I think the small size of the dataset may be the issue. GAN pretty much requires a large dataset to train. Try checking Kaggle or some other database to get RGB images. I am adding one for metasurface images:

In this, there are at least 18770 images of the metasurface. Check with this. If you want, you can remove some images for memory constraints.

@mass_of_15

The original dataset of Dilbert comics has 15000 images (I have it), but I use only a part of it (300images) because with standard GAN the model works really well also with 300 images. Although the quantum GAN model does not work with 300 images both greyscale and RGB.

I can try to run our GAN quantum model with the entire dataset of 15000 images 64x64 and batch size=16 or 32… i can try both with rgb and greyscale images.

Did you try our rgb quantum model with a larger dataset of 64x64 images? Does it work?

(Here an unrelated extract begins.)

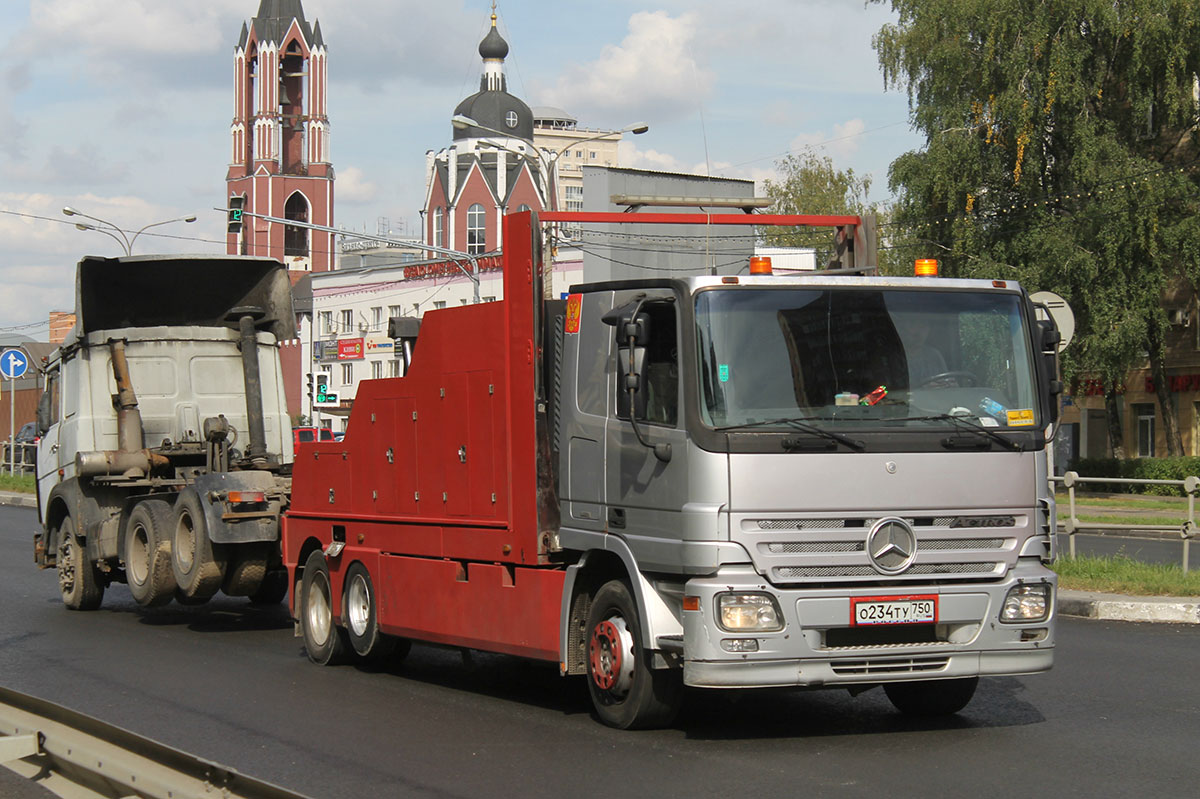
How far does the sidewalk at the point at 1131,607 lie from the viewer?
45.9 ft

Did you also try the greyscale quantum model with a different dataset (not handswritten digit) with 64x64 images? Does it work?

Yes. I used the dataset from the GitHub link below and used quantum GAN. It worked perfectly fine. I did it with both grayscale and color images. The results were good. Why don’t you try with the dataset in the below GitHub link?

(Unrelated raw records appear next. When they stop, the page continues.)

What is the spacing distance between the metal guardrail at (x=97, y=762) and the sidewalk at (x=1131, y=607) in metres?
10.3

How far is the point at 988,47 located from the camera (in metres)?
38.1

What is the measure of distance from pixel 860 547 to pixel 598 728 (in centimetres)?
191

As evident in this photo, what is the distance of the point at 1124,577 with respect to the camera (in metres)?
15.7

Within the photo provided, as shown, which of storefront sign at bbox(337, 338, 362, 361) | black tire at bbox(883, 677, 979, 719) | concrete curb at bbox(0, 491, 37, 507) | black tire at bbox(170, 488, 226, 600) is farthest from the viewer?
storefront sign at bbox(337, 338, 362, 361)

@isaacdevlugt, In the PennyLane tutorial for Quantum GAN (Quantum GANs | PennyLane Demos), can you give me the reference for the nonlinear transform? Are there any research articles on the same?

Ok super! What kind of discriminator did you use? And 12 qubits with the three colour separated? 64x64 size images? How many epochs?

Can you post here the entire code?

I can try with this dataset thank you

I tried with the dataset from your link but It does not work. The output image is always an ensemble of coloured points. Can you share all the code of your GAN for both RGB and grayscale images, please? So I can compare the parameters and architecture with mine and find the difference. Thank you

Hi @mass_of_15,

I found this paper on nonlinear transformations in quantum computation. It’s not specifically about GANs but it can give you some context on the topic.

I hope this helps you!

@mass_of_15 These are my results after 1000 epochs with the dataset that you suggested me (metasurface_inverseDesign link) and quantum GAN: the demo for greyscale and the model modified for RGB. The model does not work also with this dataset.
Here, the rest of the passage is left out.